The case of a woman charged with attempting to shoot an official at a Charleston private school last month has spurred state and federal legislation seeking to prevent purchases by the mentally ill.
A main goal is to get certain mentally ill people into a national database that would inform gun-shop owners during background checks if someone is disqualified from buying a gun.
Alice Boland of Beaufort, who, according to authorities, threatened to assassinate then-President George W. Bush and members of Congress in 2005, faces attempted murder and other charges in the Feb. 4 incident at the Ashley Hall girls school in Charleston.
Boland pleaded not guilty by reason of insanity in the 2005 incident, though her long history of mental illness was not known when she bought a gun several days before last month’s incident, according to media reports.
The S.C. Senate and House of Representatives have three bills (S. 413, H. 3560 and H. 3564), each intended to get South Carolina to comply with a federal law to report people who are mentally ill to a database known as the National Instant Criminal Background Check System, or NICS.
A Senate Judiciary subcommittee Wednesday held the first of two hearings on S. 413, sponsored by Sen. Greg Gregory, R-Lancaster and the subcommittee chairman.
“We have a lot of issues swirling around regarding guns,” Gregory said, noting state lawmakers must ensure the state complies with federal law.
One issue that hasn’t been addressed publicly yet in the General Assembly is how to protect the Second-Amendment gun rights of those adults who are not severely mentally ill and are not a danger to themselves or others.
“That’s a great question (determining the severity of a person’s mental illness),” said Bill Lindsey, director of the South Carolina chapter of the National Alliance on Mental Illness, when contacted this week by The Nerve.
In a written response Wednesday to The Nerve, a spokesman for S.C. Attorney General Alan Wilson dismissed the idea of government overreach.
“First: This is not gun control in any way, shape or form; it imposes no restrictions or limitations on lawful gun owners,” Mark Powell wrote. “So there is no government overreach in this case.”
Powell continued: “Two: It would require communication, with law enforcement reporting the names of mentally ill people to the National Instant Criminal Background Check System. Three: Perhaps most importantly, the names of those people who are court-adjudicated to be mentally ill would be forwarded to the National Instant Criminal Background Check System. That’s a very important distinction: We’re talking about those people who a court says are mentally ill.”

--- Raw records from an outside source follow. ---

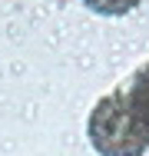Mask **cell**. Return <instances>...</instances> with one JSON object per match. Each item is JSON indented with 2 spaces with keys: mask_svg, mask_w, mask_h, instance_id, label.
Instances as JSON below:
<instances>
[{
  "mask_svg": "<svg viewBox=\"0 0 149 156\" xmlns=\"http://www.w3.org/2000/svg\"><path fill=\"white\" fill-rule=\"evenodd\" d=\"M123 90H126V100H129L133 113L139 116L143 129L149 133V63H143V66L133 73V80H129Z\"/></svg>",
  "mask_w": 149,
  "mask_h": 156,
  "instance_id": "obj_2",
  "label": "cell"
},
{
  "mask_svg": "<svg viewBox=\"0 0 149 156\" xmlns=\"http://www.w3.org/2000/svg\"><path fill=\"white\" fill-rule=\"evenodd\" d=\"M86 136L99 156H143L149 150V133L133 113L123 87L96 100L86 120Z\"/></svg>",
  "mask_w": 149,
  "mask_h": 156,
  "instance_id": "obj_1",
  "label": "cell"
},
{
  "mask_svg": "<svg viewBox=\"0 0 149 156\" xmlns=\"http://www.w3.org/2000/svg\"><path fill=\"white\" fill-rule=\"evenodd\" d=\"M93 13H103V17H123L129 10H136L143 0H83Z\"/></svg>",
  "mask_w": 149,
  "mask_h": 156,
  "instance_id": "obj_3",
  "label": "cell"
}]
</instances>
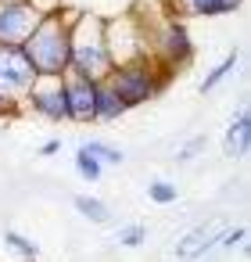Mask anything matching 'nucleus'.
<instances>
[{
  "label": "nucleus",
  "instance_id": "0eeeda50",
  "mask_svg": "<svg viewBox=\"0 0 251 262\" xmlns=\"http://www.w3.org/2000/svg\"><path fill=\"white\" fill-rule=\"evenodd\" d=\"M22 112L43 119V122H69L65 112V79H36L29 94L22 97Z\"/></svg>",
  "mask_w": 251,
  "mask_h": 262
},
{
  "label": "nucleus",
  "instance_id": "f257e3e1",
  "mask_svg": "<svg viewBox=\"0 0 251 262\" xmlns=\"http://www.w3.org/2000/svg\"><path fill=\"white\" fill-rule=\"evenodd\" d=\"M72 15L76 11H61V15H51L43 18L33 36L22 43L26 58L33 61L36 76L40 79H65L69 76V36H72Z\"/></svg>",
  "mask_w": 251,
  "mask_h": 262
},
{
  "label": "nucleus",
  "instance_id": "5701e85b",
  "mask_svg": "<svg viewBox=\"0 0 251 262\" xmlns=\"http://www.w3.org/2000/svg\"><path fill=\"white\" fill-rule=\"evenodd\" d=\"M58 151H61V140H58V137H51V140L40 144V155H43V158H54Z\"/></svg>",
  "mask_w": 251,
  "mask_h": 262
},
{
  "label": "nucleus",
  "instance_id": "9d476101",
  "mask_svg": "<svg viewBox=\"0 0 251 262\" xmlns=\"http://www.w3.org/2000/svg\"><path fill=\"white\" fill-rule=\"evenodd\" d=\"M226 230L222 226H215V223H208V226H194L187 237H179L176 241V258L179 262H201L212 248H219V237H222Z\"/></svg>",
  "mask_w": 251,
  "mask_h": 262
},
{
  "label": "nucleus",
  "instance_id": "f3484780",
  "mask_svg": "<svg viewBox=\"0 0 251 262\" xmlns=\"http://www.w3.org/2000/svg\"><path fill=\"white\" fill-rule=\"evenodd\" d=\"M76 172H79V180H86V183H101V176H104V165L90 155V151H76Z\"/></svg>",
  "mask_w": 251,
  "mask_h": 262
},
{
  "label": "nucleus",
  "instance_id": "dca6fc26",
  "mask_svg": "<svg viewBox=\"0 0 251 262\" xmlns=\"http://www.w3.org/2000/svg\"><path fill=\"white\" fill-rule=\"evenodd\" d=\"M83 151H90L104 169H119L122 162H126V151L122 147H115V144H108V140H101V137H94V140H86V144H79Z\"/></svg>",
  "mask_w": 251,
  "mask_h": 262
},
{
  "label": "nucleus",
  "instance_id": "2eb2a0df",
  "mask_svg": "<svg viewBox=\"0 0 251 262\" xmlns=\"http://www.w3.org/2000/svg\"><path fill=\"white\" fill-rule=\"evenodd\" d=\"M4 248L11 255H18L22 262H40V241L26 237L22 230H4Z\"/></svg>",
  "mask_w": 251,
  "mask_h": 262
},
{
  "label": "nucleus",
  "instance_id": "6ab92c4d",
  "mask_svg": "<svg viewBox=\"0 0 251 262\" xmlns=\"http://www.w3.org/2000/svg\"><path fill=\"white\" fill-rule=\"evenodd\" d=\"M144 241H147V226H140V223H129V226H122L115 233V244L119 248H140Z\"/></svg>",
  "mask_w": 251,
  "mask_h": 262
},
{
  "label": "nucleus",
  "instance_id": "aec40b11",
  "mask_svg": "<svg viewBox=\"0 0 251 262\" xmlns=\"http://www.w3.org/2000/svg\"><path fill=\"white\" fill-rule=\"evenodd\" d=\"M204 147H208V140H204V133H197V137H190V140H187V144L176 151V162H194V158H197Z\"/></svg>",
  "mask_w": 251,
  "mask_h": 262
},
{
  "label": "nucleus",
  "instance_id": "393cba45",
  "mask_svg": "<svg viewBox=\"0 0 251 262\" xmlns=\"http://www.w3.org/2000/svg\"><path fill=\"white\" fill-rule=\"evenodd\" d=\"M0 4H22V0H0Z\"/></svg>",
  "mask_w": 251,
  "mask_h": 262
},
{
  "label": "nucleus",
  "instance_id": "4468645a",
  "mask_svg": "<svg viewBox=\"0 0 251 262\" xmlns=\"http://www.w3.org/2000/svg\"><path fill=\"white\" fill-rule=\"evenodd\" d=\"M237 65H240V51L233 47V51H230V54H226L219 65H212V72H208V76L197 83V90H201V94H215V90H219V86H222V83L233 76V69H237Z\"/></svg>",
  "mask_w": 251,
  "mask_h": 262
},
{
  "label": "nucleus",
  "instance_id": "f03ea898",
  "mask_svg": "<svg viewBox=\"0 0 251 262\" xmlns=\"http://www.w3.org/2000/svg\"><path fill=\"white\" fill-rule=\"evenodd\" d=\"M111 72L108 43H104V18L90 11L72 15V36H69V76L79 79H104Z\"/></svg>",
  "mask_w": 251,
  "mask_h": 262
},
{
  "label": "nucleus",
  "instance_id": "412c9836",
  "mask_svg": "<svg viewBox=\"0 0 251 262\" xmlns=\"http://www.w3.org/2000/svg\"><path fill=\"white\" fill-rule=\"evenodd\" d=\"M29 4L36 8L40 18H51V15H61L65 11V0H29Z\"/></svg>",
  "mask_w": 251,
  "mask_h": 262
},
{
  "label": "nucleus",
  "instance_id": "4be33fe9",
  "mask_svg": "<svg viewBox=\"0 0 251 262\" xmlns=\"http://www.w3.org/2000/svg\"><path fill=\"white\" fill-rule=\"evenodd\" d=\"M244 237H247V230H244V226H237V230H230V233H222V237H219V248L233 251V244H240Z\"/></svg>",
  "mask_w": 251,
  "mask_h": 262
},
{
  "label": "nucleus",
  "instance_id": "20e7f679",
  "mask_svg": "<svg viewBox=\"0 0 251 262\" xmlns=\"http://www.w3.org/2000/svg\"><path fill=\"white\" fill-rule=\"evenodd\" d=\"M147 40H151V61L162 65L165 72H183L197 58V43L190 36V26L176 15H162L158 22H147Z\"/></svg>",
  "mask_w": 251,
  "mask_h": 262
},
{
  "label": "nucleus",
  "instance_id": "6e6552de",
  "mask_svg": "<svg viewBox=\"0 0 251 262\" xmlns=\"http://www.w3.org/2000/svg\"><path fill=\"white\" fill-rule=\"evenodd\" d=\"M40 22L43 18L36 15V8L29 0H22V4H0V43L4 47H22Z\"/></svg>",
  "mask_w": 251,
  "mask_h": 262
},
{
  "label": "nucleus",
  "instance_id": "423d86ee",
  "mask_svg": "<svg viewBox=\"0 0 251 262\" xmlns=\"http://www.w3.org/2000/svg\"><path fill=\"white\" fill-rule=\"evenodd\" d=\"M36 79L40 76H36V69L26 58L22 47H4V43H0V97L22 104V97L29 94V86Z\"/></svg>",
  "mask_w": 251,
  "mask_h": 262
},
{
  "label": "nucleus",
  "instance_id": "a211bd4d",
  "mask_svg": "<svg viewBox=\"0 0 251 262\" xmlns=\"http://www.w3.org/2000/svg\"><path fill=\"white\" fill-rule=\"evenodd\" d=\"M147 198H151L154 205H176V201H179V190H176L172 180H151V183H147Z\"/></svg>",
  "mask_w": 251,
  "mask_h": 262
},
{
  "label": "nucleus",
  "instance_id": "39448f33",
  "mask_svg": "<svg viewBox=\"0 0 251 262\" xmlns=\"http://www.w3.org/2000/svg\"><path fill=\"white\" fill-rule=\"evenodd\" d=\"M104 43H108L111 69H115V65H126V61L151 58L147 18H140V15H119V18H104Z\"/></svg>",
  "mask_w": 251,
  "mask_h": 262
},
{
  "label": "nucleus",
  "instance_id": "b1692460",
  "mask_svg": "<svg viewBox=\"0 0 251 262\" xmlns=\"http://www.w3.org/2000/svg\"><path fill=\"white\" fill-rule=\"evenodd\" d=\"M18 112H22V104L8 101V97H0V119H11V115H18Z\"/></svg>",
  "mask_w": 251,
  "mask_h": 262
},
{
  "label": "nucleus",
  "instance_id": "f8f14e48",
  "mask_svg": "<svg viewBox=\"0 0 251 262\" xmlns=\"http://www.w3.org/2000/svg\"><path fill=\"white\" fill-rule=\"evenodd\" d=\"M122 115H129L126 101L111 90L108 79H97V86H94V122H119Z\"/></svg>",
  "mask_w": 251,
  "mask_h": 262
},
{
  "label": "nucleus",
  "instance_id": "ddd939ff",
  "mask_svg": "<svg viewBox=\"0 0 251 262\" xmlns=\"http://www.w3.org/2000/svg\"><path fill=\"white\" fill-rule=\"evenodd\" d=\"M72 208L79 212V219H86V223H94V226H104V223H111V208L97 198V194H76L72 198Z\"/></svg>",
  "mask_w": 251,
  "mask_h": 262
},
{
  "label": "nucleus",
  "instance_id": "1a4fd4ad",
  "mask_svg": "<svg viewBox=\"0 0 251 262\" xmlns=\"http://www.w3.org/2000/svg\"><path fill=\"white\" fill-rule=\"evenodd\" d=\"M94 79H79V76H65V112L69 122L76 126H90L94 122Z\"/></svg>",
  "mask_w": 251,
  "mask_h": 262
},
{
  "label": "nucleus",
  "instance_id": "9b49d317",
  "mask_svg": "<svg viewBox=\"0 0 251 262\" xmlns=\"http://www.w3.org/2000/svg\"><path fill=\"white\" fill-rule=\"evenodd\" d=\"M247 147H251V112L240 108L233 115V122L226 126V133H222V151H226L230 162H240L247 155Z\"/></svg>",
  "mask_w": 251,
  "mask_h": 262
},
{
  "label": "nucleus",
  "instance_id": "7ed1b4c3",
  "mask_svg": "<svg viewBox=\"0 0 251 262\" xmlns=\"http://www.w3.org/2000/svg\"><path fill=\"white\" fill-rule=\"evenodd\" d=\"M111 90L126 101V108H144L151 104L154 97H162V90L172 83V72H165L162 65H154L151 58H140V61H126V65H115L108 76Z\"/></svg>",
  "mask_w": 251,
  "mask_h": 262
}]
</instances>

It has been reported since the Ashley Hall incident that South Carolina is one of 12 states not in compliance with the federal law. However, Gregory said a Wall Street Journal story he read earlier this year indicates most states don’t report data about the mentally ill to the federal government.
Like Boland, Adam Lanza, who fatally shot 26 children and adults at Sandy Hook Elementary School in Newtown, Conn., on Dec. 14 before turning the gun on himself, also had a history of mental illness, authorities said.
“Democrat and Republican, liberal and conservative, urban and rural, we one thing we can agree on is the mentally ill shouldn’t have access to guns,” said Powell.
Wilson created a working group for this legislation comprised of state and local law enforcement groups, state lawmakers, parents of Ashley Hall students and other interested groups.
Mark Binkley, S.C. Department of Mental Health deputy director for administration and a member of the working group, told The Nerve Wednesday that South Carolina could draft its own gun law and screen out certain groups of people, though he added, “I don’t see that happening.”
Jeff Moore, executive director of the South Carolina Sheriff’s Association, testified during the subcommittee hearing that the State Law Enforcement Division (SLED) will have the only access to the federal database.
Binkley told The Nerve after the hearing when someone is reported to the database, SLED needs several pieces of identification of who is being added to the database so there isn’t a case of mistaken identity later.
Although S. 413 would require persons found by a court to be mentally ill to be added to the federal database, it does not distinguish serious mental-illness diagnoses from less severe forms of mental illness.
The bill, which has 14 co-sponsors from both parties, also creates a mechanism to restore gun rights to those who have been disqualified from owning a gun. Under the legislation, a person could petition a probate court to start the process, which includes a hearing and a final decision by a judge.
Binkley said the working group recently wanted to know how common it was in other states for a disqualified person to seek restored gun rights. Of nine states that reported data between 2009 and the present, no more than five people in any of those states requested that their rights be restored, he said.
During Wednesday’s hearing, Michel Faliero, a mother of an Ashley Hall student and a supporter of the Senate bill, told the subcommittee that probate judges review a list of rights involving conservatorships or guardianships of senior citizens with Alzheimer’s disease, and that a judge has informed Ashley Hall parents that “gun rights” should be added to the review list. Sen. Chip Campsen, R-Charleston and a subcommittee member, said that issue should be addressed in the bill.
In a related matter, Republican U.S. Sen. Lindsey Graham of South Carolina and several of his Senate colleagues on Wednesday introduced federal legislation to tighten reporting requirements to stop gun purchases by the mentally ill. Graham cited the Boland incident in Charleston, according to media reports.